- _Exercise directions_
Please show, in full, every line of the records below that contains the word "oval".

- _Provided records_
··········

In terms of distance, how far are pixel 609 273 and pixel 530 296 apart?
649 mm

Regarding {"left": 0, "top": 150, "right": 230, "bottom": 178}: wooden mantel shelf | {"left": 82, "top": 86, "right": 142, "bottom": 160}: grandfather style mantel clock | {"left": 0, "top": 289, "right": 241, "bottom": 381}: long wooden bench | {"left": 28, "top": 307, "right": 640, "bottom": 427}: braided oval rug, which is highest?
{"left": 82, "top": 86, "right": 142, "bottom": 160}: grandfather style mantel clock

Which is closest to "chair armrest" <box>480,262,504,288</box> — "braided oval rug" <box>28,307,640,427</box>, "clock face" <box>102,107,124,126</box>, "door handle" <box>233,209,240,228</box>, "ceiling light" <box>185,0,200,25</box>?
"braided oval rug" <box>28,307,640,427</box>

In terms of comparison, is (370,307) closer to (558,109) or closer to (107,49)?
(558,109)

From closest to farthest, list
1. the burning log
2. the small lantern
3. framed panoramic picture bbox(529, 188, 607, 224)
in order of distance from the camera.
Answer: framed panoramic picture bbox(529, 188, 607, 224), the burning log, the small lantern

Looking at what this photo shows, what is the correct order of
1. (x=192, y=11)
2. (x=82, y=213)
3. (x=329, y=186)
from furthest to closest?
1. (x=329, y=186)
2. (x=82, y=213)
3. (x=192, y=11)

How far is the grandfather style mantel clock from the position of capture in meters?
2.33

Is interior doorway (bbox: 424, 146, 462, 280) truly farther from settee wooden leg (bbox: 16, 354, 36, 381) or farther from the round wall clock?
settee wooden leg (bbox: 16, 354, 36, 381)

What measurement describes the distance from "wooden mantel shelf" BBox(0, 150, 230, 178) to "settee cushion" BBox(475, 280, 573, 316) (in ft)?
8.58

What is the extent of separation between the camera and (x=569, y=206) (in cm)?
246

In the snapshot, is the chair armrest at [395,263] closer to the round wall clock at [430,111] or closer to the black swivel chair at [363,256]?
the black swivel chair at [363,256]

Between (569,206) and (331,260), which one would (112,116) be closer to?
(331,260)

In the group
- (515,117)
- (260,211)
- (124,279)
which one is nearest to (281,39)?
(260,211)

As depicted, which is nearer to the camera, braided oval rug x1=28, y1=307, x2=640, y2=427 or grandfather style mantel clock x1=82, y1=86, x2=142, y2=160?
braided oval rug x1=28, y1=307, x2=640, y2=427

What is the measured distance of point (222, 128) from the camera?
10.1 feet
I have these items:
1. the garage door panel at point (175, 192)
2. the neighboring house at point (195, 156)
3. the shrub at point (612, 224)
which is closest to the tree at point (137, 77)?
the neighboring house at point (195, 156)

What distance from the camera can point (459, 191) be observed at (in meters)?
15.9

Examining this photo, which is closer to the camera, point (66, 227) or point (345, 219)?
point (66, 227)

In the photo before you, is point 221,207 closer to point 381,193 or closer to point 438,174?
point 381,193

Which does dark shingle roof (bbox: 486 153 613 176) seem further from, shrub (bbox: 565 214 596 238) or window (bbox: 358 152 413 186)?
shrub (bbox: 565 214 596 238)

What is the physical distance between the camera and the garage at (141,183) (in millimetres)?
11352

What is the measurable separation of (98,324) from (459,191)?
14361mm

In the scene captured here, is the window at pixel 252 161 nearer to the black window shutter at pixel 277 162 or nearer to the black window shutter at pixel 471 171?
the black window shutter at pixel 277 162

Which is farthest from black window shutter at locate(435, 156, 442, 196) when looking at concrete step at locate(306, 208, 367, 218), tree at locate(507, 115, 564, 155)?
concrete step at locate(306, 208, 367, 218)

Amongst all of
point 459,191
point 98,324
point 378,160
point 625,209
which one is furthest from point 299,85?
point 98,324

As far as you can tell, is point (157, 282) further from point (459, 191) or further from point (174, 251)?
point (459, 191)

··········

- _Expected answer_
Regarding {"left": 0, "top": 150, "right": 230, "bottom": 178}: wooden mantel shelf | {"left": 82, "top": 86, "right": 142, "bottom": 160}: grandfather style mantel clock | {"left": 0, "top": 289, "right": 241, "bottom": 381}: long wooden bench | {"left": 28, "top": 307, "right": 640, "bottom": 427}: braided oval rug, which is highest?
Which is closest to "chair armrest" <box>480,262,504,288</box> — "braided oval rug" <box>28,307,640,427</box>, "clock face" <box>102,107,124,126</box>, "door handle" <box>233,209,240,228</box>, "ceiling light" <box>185,0,200,25</box>?
"braided oval rug" <box>28,307,640,427</box>
As depicted, which is nearer to the camera, braided oval rug x1=28, y1=307, x2=640, y2=427 or grandfather style mantel clock x1=82, y1=86, x2=142, y2=160?
braided oval rug x1=28, y1=307, x2=640, y2=427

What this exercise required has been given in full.